Skip to content

Observability Stack

VibeWarden includes an optional local observability stack for development and testing. It consists of Prometheus (metrics collection), Loki (log aggregation), Promtail (log shipper), and Grafana (dashboards and log explorer), all started via Docker Compose profiles so they do not run unless explicitly requested.

Telemetry Configuration

VibeWarden uses OpenTelemetry as its telemetry foundation, supporting both pull-based Prometheus scraping and push-based OTLP export. The telemetry: section in vibewarden.yaml controls all telemetry behavior.

Export Modes

VibeWarden supports three telemetry export modes:

Mode Prometheus OTLP Use Case
Prometheus-only (default) Enabled Disabled Local development, single-instance deployments
OTLP-only Disabled Enabled Cloud backends (Grafana Cloud, Datadog), fleet deployments
Dual-export Enabled Enabled Migration, local + central collection

Prometheus-Only Mode (Default)

This is the zero-config default. VibeWarden exposes metrics at /_vibewarden/metrics in Prometheus text format. No outbound connections are made.

telemetry:
  enabled: true
  prometheus:
    enabled: true
  otlp:
    enabled: false

Or simply omit the telemetry: block entirely — the defaults match this configuration.

When to use: Local development, single-instance production where you run your own Prometheus and scrape VibeWarden directly.

OTLP-Only Mode

Metrics are pushed to an OTLP-compatible collector or backend. The /_vibewarden/metrics endpoint is disabled. All telemetry flows outbound.

telemetry:
  enabled: true
  prometheus:
    enabled: false
  otlp:
    enabled: true
    endpoint: https://otlp-gateway.example.com/otlp
    headers:
      Authorization: "Bearer ${OTLP_API_KEY}"
    interval: 30s

When to use: Cloud observability backends (Grafana Cloud, Datadog, Honeycomb, etc.), fleet deployments where a central collector aggregates telemetry from multiple instances.

Dual-Export Mode

Both Prometheus and OTLP exporters run simultaneously. Use this for gradual migration or when you need both local scraping and central collection.

telemetry:
  enabled: true
  prometheus:
    enabled: true
  otlp:
    enabled: true
    endpoint: http://otel-collector:4318
    interval: 15s

When to use: Migration from Prometheus-only to OTLP, or hybrid setups where local dashboards coexist with central fleet observability.

*****

**Task directions**: In the page on VibeWarden's observability stack, at what path are metrics exposed in Prometheus-only mode?

**Material provided**:
*****

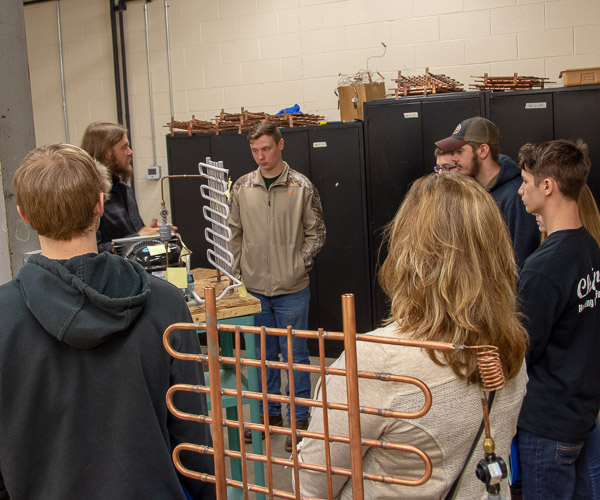 Daniel J. Harris, instructor of HVAC technology, talks with a group about classes in air conditioning and refrigeration while showing them a lab.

*****

**Response below**: /_vibewarden/metrics